New retrocausality experiment ?

[Nicky665]

It seems that this was published last year on IJQF

http://www.ijqf.org/wps/wp-content/uploads/2015/12/TooLate.pdf

"In the EPR experiment, each measurement
addresses the question
“What spin value
has this particle
along this orientation?

We propose
a new setting where the question is reversed: “What is the orientation along which
this particle has this spin value?” It turns out that the orientation is similarly subject
to nonlocal effects. To enable the reversal, each particle's interaction with a beam-
splitter at t1 leaves its spin orientation superposed. Then at t2, the experimenter selects
an “up” or “down” spin value for this yet-undefined orientation. Only after the two
particles undergo this procedure, the two measurements are completed, each particle
having its spin value along a definite orientation. By Bell's theorem, it is now the
“choice” of orientation that must be nonlocally transmitted between the particles
upon completing the measurement. This choice, however, has preceded the
experimenter’s selection. This seems to lend support for the time-symmetric
interpretations of QM, where retrocausality plays a significant role "

 

[Strilanc]

I think they're just describing a system where the choice of orientation is determined by other quantum stuff.
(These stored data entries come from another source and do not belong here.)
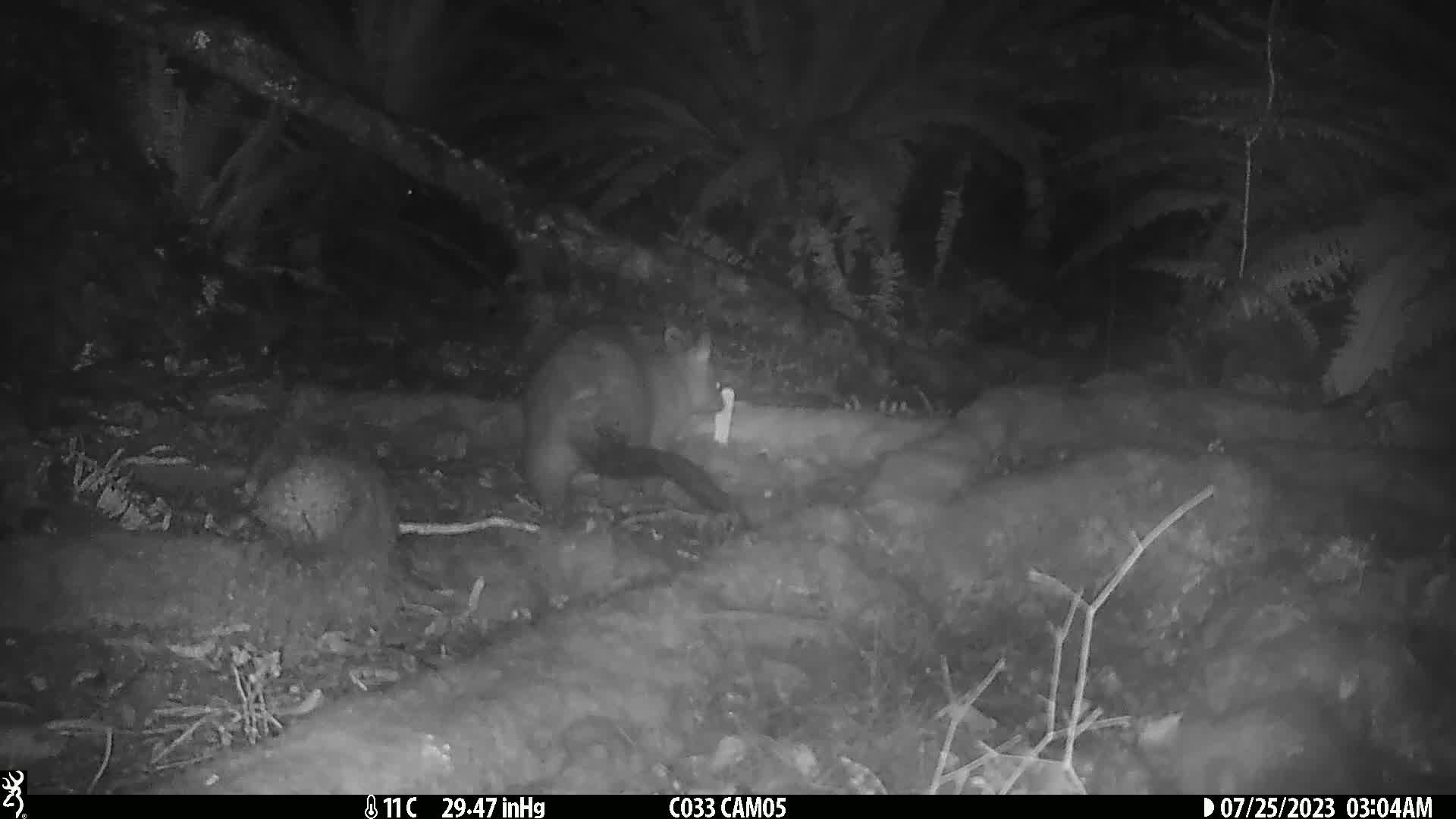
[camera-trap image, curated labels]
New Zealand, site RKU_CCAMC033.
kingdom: Animalia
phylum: Chordata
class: Mammalia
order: Diprotodontia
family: Phalangeridae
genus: Trichosurus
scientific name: Trichosurus vulpecula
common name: common brushtail possum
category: possum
I can make a quantum logic circuit in Quirk that does the same thing. Since Quirk doesn't do anything retrocausal, I don't see how this experiment favors retrocausality except in the sense of the authors liking those kinds of interpretations more:

The circuit works like this:

- The top two wires are entangled into an EPR pair.
- The next two wires are the "first qubit choosers". We have three orientations to choose between, so we place them into a uniform superposition $\frac{1}{\sqrt 3} |00\rangle + \frac{1}{\sqrt 3} |01\rangle + \frac{1}{\sqrt 3} |10\rangle$.
- The last two wires are the "second qubit choosers". Same state as the previous state.
- Use the choosers to conditionally rotate the top qubits.
- Measure the top qubits.

You now have measurement results but because you haven't measured the choosers yet you don't know the orientations the measurement results correspond to. Whether the measurements agree or not does give you some information, though. And because the orientations are in superposition there will now be some entanglement present between the chooser qubits (for basically the same reason that performing a parity measurement can entangle two initially separated qubits into an EPR pair).

I don't see anything particularly interesting about this circuit, to be honest.